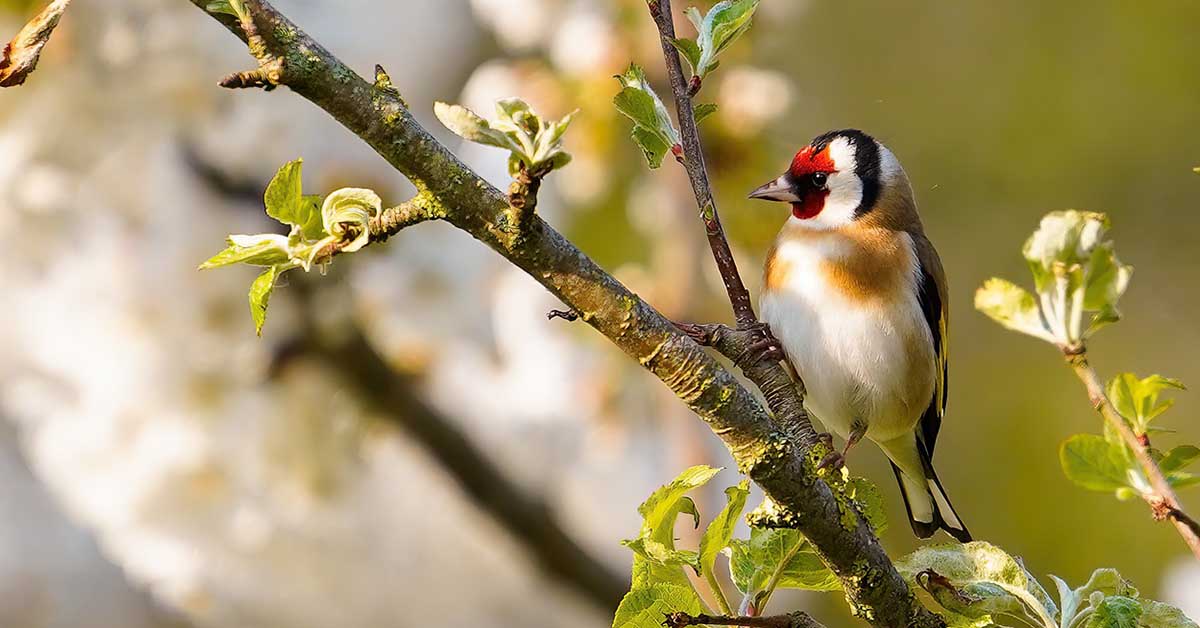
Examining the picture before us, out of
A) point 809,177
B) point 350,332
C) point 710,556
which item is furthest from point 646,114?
point 350,332

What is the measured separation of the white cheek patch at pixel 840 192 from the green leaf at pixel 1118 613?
1.13m

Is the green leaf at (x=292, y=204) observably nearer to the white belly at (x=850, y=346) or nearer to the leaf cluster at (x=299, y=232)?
the leaf cluster at (x=299, y=232)

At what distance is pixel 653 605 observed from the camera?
88 cm

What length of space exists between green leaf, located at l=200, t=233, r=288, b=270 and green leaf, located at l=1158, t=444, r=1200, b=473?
0.56 metres

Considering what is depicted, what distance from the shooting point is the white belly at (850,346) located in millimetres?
1806

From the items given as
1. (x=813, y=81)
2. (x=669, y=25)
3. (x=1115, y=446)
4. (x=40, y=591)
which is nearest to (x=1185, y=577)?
(x=1115, y=446)

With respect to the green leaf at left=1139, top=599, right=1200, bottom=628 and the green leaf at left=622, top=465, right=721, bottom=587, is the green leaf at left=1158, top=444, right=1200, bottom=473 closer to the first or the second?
the green leaf at left=1139, top=599, right=1200, bottom=628

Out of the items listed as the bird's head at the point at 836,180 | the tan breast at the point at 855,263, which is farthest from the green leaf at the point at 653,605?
the bird's head at the point at 836,180

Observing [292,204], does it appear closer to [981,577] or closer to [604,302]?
[604,302]

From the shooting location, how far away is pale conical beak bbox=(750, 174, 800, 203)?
1.92m

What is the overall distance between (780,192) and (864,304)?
0.67ft

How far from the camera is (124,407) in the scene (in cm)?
270

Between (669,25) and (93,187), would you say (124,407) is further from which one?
(669,25)

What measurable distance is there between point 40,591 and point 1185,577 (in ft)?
10.1
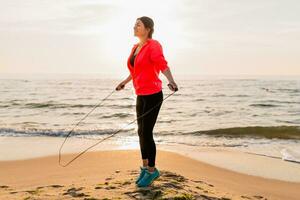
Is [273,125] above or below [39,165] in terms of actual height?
below

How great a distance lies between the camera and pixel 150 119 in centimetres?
463

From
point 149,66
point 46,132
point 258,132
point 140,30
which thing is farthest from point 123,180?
point 258,132

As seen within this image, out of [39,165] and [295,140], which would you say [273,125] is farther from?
[39,165]

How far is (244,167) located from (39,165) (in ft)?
14.1

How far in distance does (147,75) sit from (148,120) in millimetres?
537

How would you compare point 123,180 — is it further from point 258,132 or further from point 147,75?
point 258,132

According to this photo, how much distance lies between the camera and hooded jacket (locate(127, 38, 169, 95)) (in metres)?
4.41

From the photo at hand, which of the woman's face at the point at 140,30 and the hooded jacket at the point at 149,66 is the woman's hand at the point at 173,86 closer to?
the hooded jacket at the point at 149,66

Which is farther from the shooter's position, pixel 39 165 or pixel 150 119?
pixel 39 165

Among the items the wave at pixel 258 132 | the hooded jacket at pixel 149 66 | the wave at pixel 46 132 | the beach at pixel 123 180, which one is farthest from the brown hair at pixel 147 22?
the wave at pixel 258 132

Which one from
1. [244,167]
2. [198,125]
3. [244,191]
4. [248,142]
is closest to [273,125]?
[198,125]

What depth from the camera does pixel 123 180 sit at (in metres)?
5.30

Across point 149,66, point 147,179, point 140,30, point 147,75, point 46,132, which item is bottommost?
point 46,132

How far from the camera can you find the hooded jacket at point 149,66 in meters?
4.41
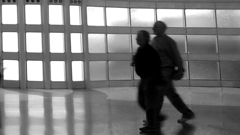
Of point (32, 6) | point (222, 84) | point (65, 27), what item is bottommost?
point (222, 84)

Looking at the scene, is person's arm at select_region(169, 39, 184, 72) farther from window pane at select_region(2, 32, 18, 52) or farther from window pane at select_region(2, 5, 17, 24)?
window pane at select_region(2, 5, 17, 24)

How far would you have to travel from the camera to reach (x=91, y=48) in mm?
19172

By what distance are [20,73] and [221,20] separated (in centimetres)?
1235

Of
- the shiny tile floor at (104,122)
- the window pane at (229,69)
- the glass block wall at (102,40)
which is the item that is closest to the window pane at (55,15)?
the glass block wall at (102,40)

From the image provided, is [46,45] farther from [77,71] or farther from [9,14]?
[9,14]

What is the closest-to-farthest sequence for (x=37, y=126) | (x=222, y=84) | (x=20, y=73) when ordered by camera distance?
(x=37, y=126), (x=20, y=73), (x=222, y=84)

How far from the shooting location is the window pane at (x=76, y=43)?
61.9 feet

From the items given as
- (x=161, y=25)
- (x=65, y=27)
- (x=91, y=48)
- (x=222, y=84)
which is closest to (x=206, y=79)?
(x=222, y=84)

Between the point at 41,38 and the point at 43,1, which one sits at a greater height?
the point at 43,1

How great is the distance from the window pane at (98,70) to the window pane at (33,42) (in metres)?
3.07

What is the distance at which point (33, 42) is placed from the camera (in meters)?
18.5

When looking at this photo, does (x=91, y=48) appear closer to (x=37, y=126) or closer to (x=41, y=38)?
(x=41, y=38)

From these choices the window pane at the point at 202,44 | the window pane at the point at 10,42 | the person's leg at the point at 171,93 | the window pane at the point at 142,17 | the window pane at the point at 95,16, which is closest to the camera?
the person's leg at the point at 171,93

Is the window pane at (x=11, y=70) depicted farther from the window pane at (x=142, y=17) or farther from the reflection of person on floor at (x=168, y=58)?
the reflection of person on floor at (x=168, y=58)
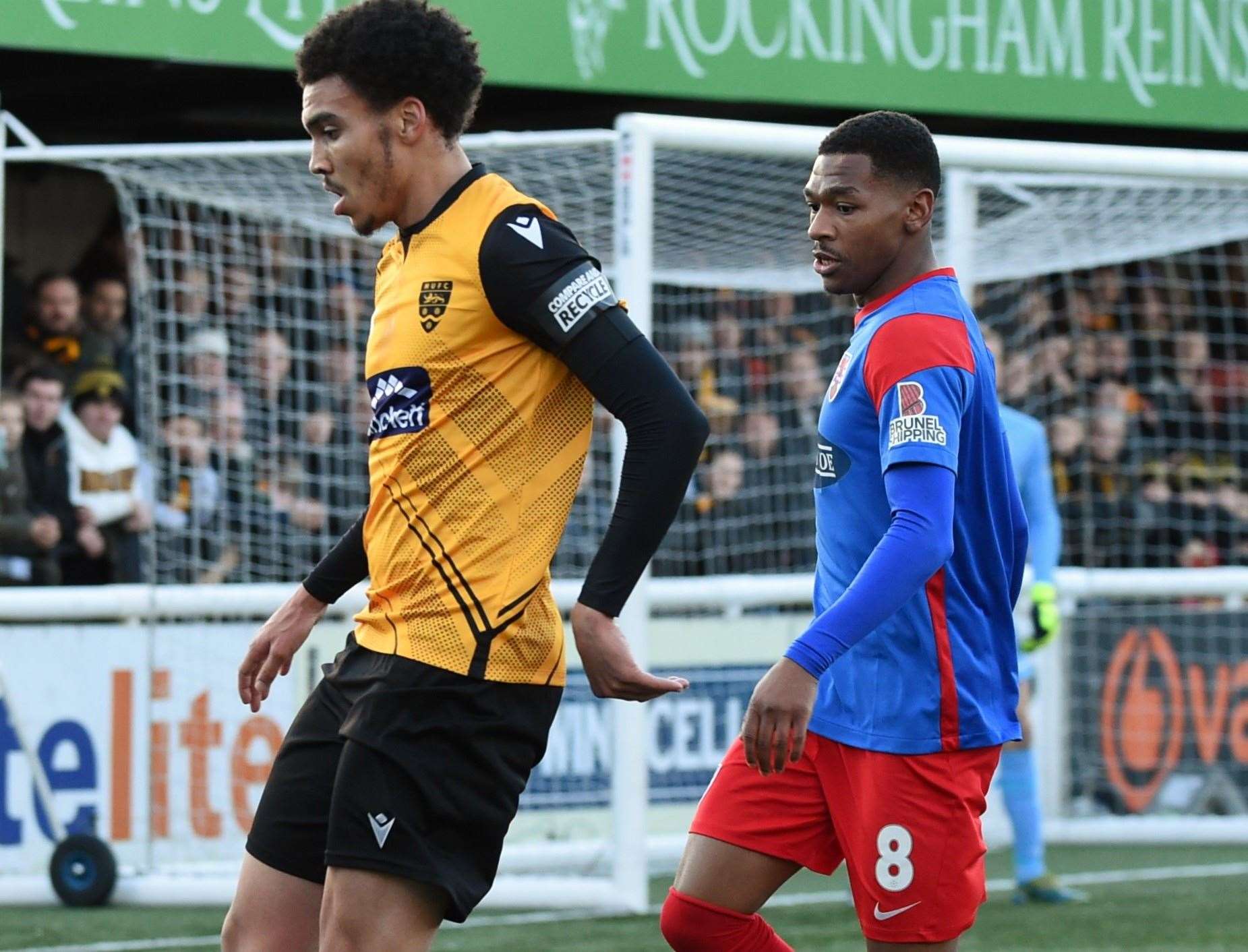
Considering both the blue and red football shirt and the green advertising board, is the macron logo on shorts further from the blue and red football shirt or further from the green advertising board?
the green advertising board

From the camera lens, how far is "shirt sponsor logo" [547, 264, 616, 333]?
2.90 m

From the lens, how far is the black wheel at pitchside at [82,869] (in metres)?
6.90

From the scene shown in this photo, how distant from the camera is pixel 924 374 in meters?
3.25

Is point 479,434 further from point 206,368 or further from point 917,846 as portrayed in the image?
point 206,368

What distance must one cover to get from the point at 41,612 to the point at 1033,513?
3600 mm

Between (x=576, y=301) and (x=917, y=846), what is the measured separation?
1144 millimetres

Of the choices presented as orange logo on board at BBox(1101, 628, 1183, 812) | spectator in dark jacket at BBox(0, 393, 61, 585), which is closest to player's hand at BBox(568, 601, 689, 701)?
spectator in dark jacket at BBox(0, 393, 61, 585)

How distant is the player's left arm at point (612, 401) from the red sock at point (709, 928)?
29.2 inches

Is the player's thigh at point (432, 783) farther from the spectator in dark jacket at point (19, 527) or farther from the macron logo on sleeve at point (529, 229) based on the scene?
the spectator in dark jacket at point (19, 527)

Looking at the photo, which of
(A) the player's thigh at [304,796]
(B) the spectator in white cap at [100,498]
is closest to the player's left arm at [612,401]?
(A) the player's thigh at [304,796]

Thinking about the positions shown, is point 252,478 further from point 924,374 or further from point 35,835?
point 924,374

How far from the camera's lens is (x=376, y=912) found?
2.91 metres

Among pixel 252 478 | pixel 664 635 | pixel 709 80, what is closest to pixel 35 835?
pixel 252 478

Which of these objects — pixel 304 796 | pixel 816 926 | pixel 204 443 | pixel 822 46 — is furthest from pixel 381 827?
pixel 822 46
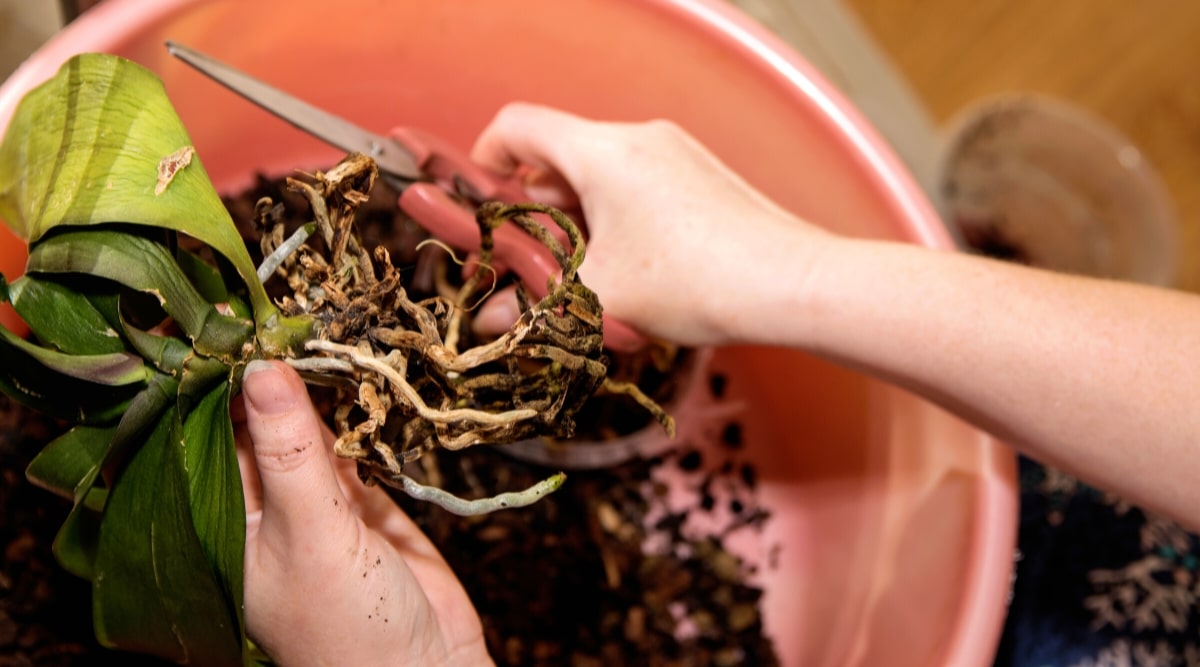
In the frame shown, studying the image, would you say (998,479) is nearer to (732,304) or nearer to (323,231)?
(732,304)

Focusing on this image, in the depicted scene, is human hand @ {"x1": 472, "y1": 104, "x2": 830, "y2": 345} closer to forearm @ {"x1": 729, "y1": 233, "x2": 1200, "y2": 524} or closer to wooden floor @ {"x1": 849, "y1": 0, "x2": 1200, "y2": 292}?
forearm @ {"x1": 729, "y1": 233, "x2": 1200, "y2": 524}

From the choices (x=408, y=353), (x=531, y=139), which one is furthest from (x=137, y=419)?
(x=531, y=139)

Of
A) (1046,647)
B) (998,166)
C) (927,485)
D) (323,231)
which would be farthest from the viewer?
(998,166)

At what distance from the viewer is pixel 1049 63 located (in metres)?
1.38

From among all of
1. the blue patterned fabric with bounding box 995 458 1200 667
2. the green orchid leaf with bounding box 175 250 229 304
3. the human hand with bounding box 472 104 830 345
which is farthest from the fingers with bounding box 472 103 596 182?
the blue patterned fabric with bounding box 995 458 1200 667

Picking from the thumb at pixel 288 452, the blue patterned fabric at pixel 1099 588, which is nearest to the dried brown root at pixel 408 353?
the thumb at pixel 288 452

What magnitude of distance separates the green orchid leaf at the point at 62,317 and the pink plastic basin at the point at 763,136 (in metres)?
0.27

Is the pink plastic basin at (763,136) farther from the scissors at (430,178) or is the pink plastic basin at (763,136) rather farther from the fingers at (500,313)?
the fingers at (500,313)

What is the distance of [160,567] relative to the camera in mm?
446

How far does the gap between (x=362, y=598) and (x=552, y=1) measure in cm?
54

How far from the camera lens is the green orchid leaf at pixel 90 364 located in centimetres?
40

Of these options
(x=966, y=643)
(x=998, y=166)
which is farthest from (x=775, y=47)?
(x=998, y=166)

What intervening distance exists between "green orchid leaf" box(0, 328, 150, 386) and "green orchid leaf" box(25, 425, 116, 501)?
4cm

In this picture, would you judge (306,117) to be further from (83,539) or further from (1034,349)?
(1034,349)
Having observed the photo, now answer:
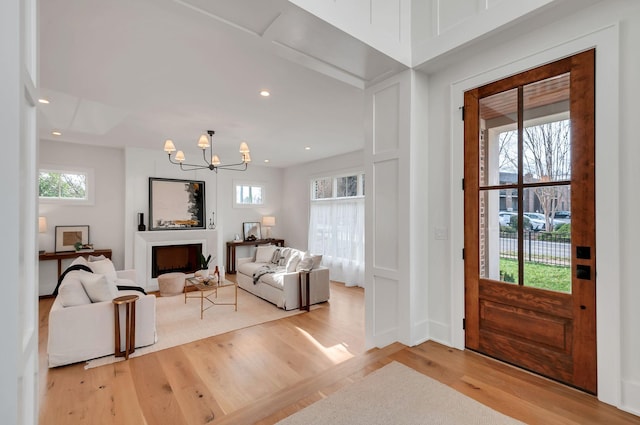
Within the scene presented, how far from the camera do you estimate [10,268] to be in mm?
595

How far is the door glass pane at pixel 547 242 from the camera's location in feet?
6.15

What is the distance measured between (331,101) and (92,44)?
2311mm

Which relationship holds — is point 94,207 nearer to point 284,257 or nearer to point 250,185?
point 250,185

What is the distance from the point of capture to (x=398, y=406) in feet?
5.47

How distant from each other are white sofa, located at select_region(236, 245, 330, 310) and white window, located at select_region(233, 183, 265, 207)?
2.36 metres

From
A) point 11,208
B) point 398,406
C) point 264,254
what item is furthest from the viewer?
point 264,254

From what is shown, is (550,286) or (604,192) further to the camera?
(550,286)

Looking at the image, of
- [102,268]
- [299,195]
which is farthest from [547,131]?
[299,195]

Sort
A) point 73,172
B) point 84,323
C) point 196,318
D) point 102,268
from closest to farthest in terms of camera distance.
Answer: point 84,323 < point 196,318 < point 102,268 < point 73,172

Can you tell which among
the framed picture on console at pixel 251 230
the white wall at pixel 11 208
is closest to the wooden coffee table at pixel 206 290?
the framed picture on console at pixel 251 230

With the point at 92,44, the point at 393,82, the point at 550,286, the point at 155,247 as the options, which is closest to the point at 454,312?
the point at 550,286

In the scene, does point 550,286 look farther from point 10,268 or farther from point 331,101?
point 331,101

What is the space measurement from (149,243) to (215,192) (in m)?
1.87

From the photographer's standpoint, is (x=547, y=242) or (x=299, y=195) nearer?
(x=547, y=242)
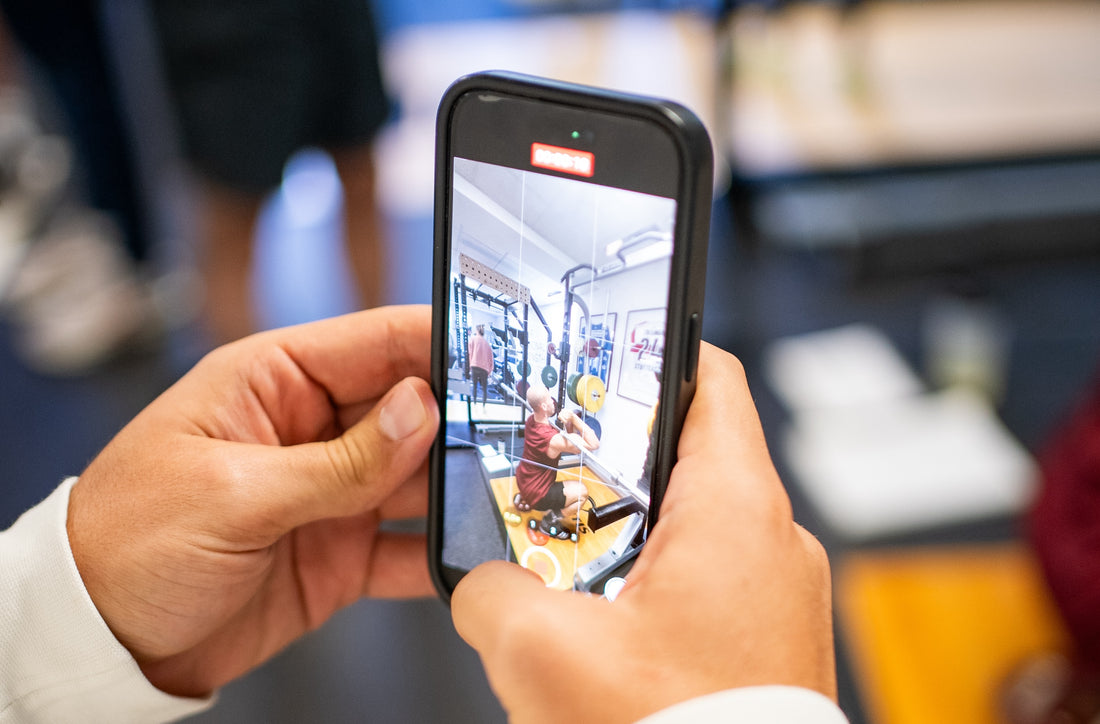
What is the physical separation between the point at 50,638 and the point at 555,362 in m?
0.33

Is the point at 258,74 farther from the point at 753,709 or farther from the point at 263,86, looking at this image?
the point at 753,709

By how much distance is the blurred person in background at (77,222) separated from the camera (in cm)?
134

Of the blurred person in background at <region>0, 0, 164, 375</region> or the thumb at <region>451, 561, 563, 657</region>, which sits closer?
the thumb at <region>451, 561, 563, 657</region>

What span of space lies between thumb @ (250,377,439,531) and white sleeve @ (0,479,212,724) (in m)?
0.12

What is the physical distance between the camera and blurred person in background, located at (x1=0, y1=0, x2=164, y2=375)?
4.40ft

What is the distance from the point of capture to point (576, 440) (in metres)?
0.45

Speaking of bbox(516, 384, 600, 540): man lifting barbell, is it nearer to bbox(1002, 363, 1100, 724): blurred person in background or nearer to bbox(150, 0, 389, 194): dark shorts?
bbox(1002, 363, 1100, 724): blurred person in background

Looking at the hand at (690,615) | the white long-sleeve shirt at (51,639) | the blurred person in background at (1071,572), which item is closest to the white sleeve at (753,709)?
the hand at (690,615)

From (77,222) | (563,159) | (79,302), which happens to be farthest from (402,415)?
(77,222)

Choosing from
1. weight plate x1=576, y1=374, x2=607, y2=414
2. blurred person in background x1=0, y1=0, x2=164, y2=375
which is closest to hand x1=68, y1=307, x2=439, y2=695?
weight plate x1=576, y1=374, x2=607, y2=414

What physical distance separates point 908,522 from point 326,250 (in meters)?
1.07

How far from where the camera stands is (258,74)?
3.53 feet

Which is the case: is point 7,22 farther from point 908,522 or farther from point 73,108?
point 908,522

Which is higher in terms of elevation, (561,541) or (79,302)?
(561,541)
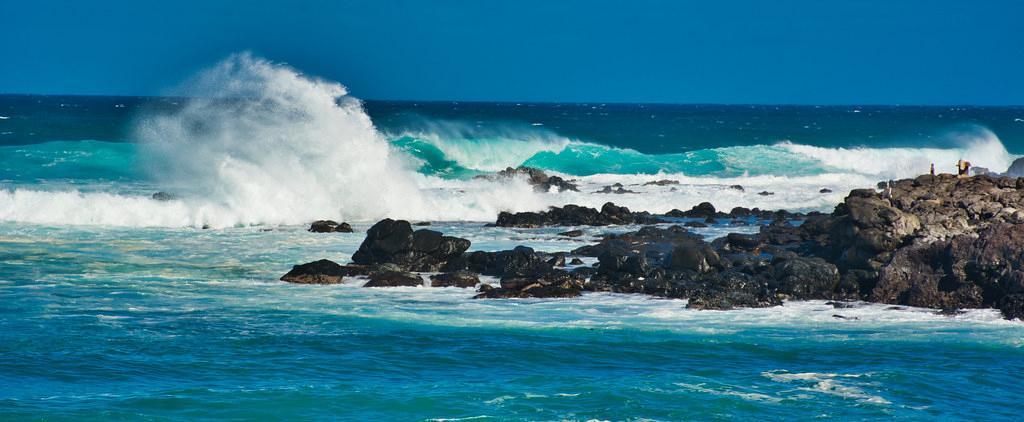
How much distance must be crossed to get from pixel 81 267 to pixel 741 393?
40.5 ft

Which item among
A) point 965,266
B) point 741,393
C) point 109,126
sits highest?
point 109,126

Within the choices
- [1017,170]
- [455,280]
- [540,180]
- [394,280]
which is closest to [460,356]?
[455,280]

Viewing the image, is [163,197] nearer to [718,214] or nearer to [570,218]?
[570,218]

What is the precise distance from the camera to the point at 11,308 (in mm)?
15375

--

> Task:
Where the line containing "Which is higher" appears above, start there and set down each line exactly through the last line of the data; leave out every picture.

> Reply:
Which is higher in terms of elevation, (561,541) or (79,302)?
(561,541)
How much distance must be crossed to get from pixel 81 267 to pixel 741 393?
40.5 ft

Which item among
A) point 965,266
B) point 741,393
C) point 109,126
sits highest?
point 109,126

Within the choices
- [1017,170]
- [455,280]
- [540,180]
- [394,280]
which is closest to [460,356]?
[455,280]

Viewing the image, is [163,197] nearer to [718,214] or nearer to [570,218]?
[570,218]

What is the precise distance from the camera to the point at 11,308 (in mm)?
15375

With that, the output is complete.